(begin)
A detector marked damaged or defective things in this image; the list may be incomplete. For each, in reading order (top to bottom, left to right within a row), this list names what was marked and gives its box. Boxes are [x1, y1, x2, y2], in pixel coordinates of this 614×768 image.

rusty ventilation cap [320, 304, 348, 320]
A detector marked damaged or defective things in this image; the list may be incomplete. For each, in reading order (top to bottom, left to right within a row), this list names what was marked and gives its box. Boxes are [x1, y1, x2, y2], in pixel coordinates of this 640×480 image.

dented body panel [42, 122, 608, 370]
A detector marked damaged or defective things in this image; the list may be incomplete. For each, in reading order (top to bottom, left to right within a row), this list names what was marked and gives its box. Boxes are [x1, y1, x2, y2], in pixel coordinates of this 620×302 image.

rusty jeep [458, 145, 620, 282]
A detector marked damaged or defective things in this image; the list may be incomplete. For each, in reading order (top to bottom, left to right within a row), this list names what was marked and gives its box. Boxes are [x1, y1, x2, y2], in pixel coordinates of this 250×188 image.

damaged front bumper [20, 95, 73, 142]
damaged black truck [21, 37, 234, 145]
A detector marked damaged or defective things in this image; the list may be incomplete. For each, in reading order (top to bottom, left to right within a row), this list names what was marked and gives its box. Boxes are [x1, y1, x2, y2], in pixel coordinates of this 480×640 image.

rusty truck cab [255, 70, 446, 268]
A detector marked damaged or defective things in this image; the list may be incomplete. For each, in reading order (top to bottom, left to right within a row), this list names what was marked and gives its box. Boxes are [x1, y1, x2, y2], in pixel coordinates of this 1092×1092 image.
(end)
> WHAT IS ASKED
Rewrite every item above, swapping "may be incomplete" for "might not be complete" and leaving everything else unchanged.

> SOLVED EXERCISE
A detector marked damaged or defective things in this image; the list might not be complete. For each, in reading order (top to bottom, left to right within a row), this list names what was marked and gives its box. Boxes are [x1, y1, x2, y2], in pixel coordinates of this 614×768 image.

rusty ventilation cap [320, 304, 348, 320]
A detector marked damaged or defective things in this image; the list might not be complete. For each, in reading order (top to bottom, left to right within a row), this list names what was marked and gives its box. Boxes are [x1, y1, x2, y2], in pixel coordinates of this 640×480 image.

dented body panel [42, 122, 608, 370]
A detector marked damaged or defective things in this image; the list might not be complete. For each, in reading order (top to bottom, left to right within a row), this list names what was marked and gives its box. Boxes are [x1, y1, x2, y2], in pixel coordinates of this 620×302 image.

rusty jeep [458, 145, 620, 282]
A detector marked damaged or defective things in this image; the list might not be complete. For each, in reading order (top to bottom, left to right within a row), this list names what was marked and gives its box. Boxes are [x1, y1, x2, y2], in pixel coordinates of this 250×188 image.

damaged front bumper [20, 95, 73, 142]
damaged black truck [21, 37, 234, 145]
A detector marked damaged or defective things in this image; the list might not be complete. For each, in reading order (top to bottom, left to right within a row), this list names what was marked and gives its box. Boxes are [x1, y1, x2, y2], in pixel coordinates of this 480×640 image.

rusty truck cab [255, 70, 446, 268]
A detector marked damaged or defective things in this image; the list might not be complete. For each, in reading order (top to bottom, left to right within a row), this list names what was marked and gives its box. Boxes are [x1, y1, x2, y2], in pixel coordinates of this 1092×1092 image.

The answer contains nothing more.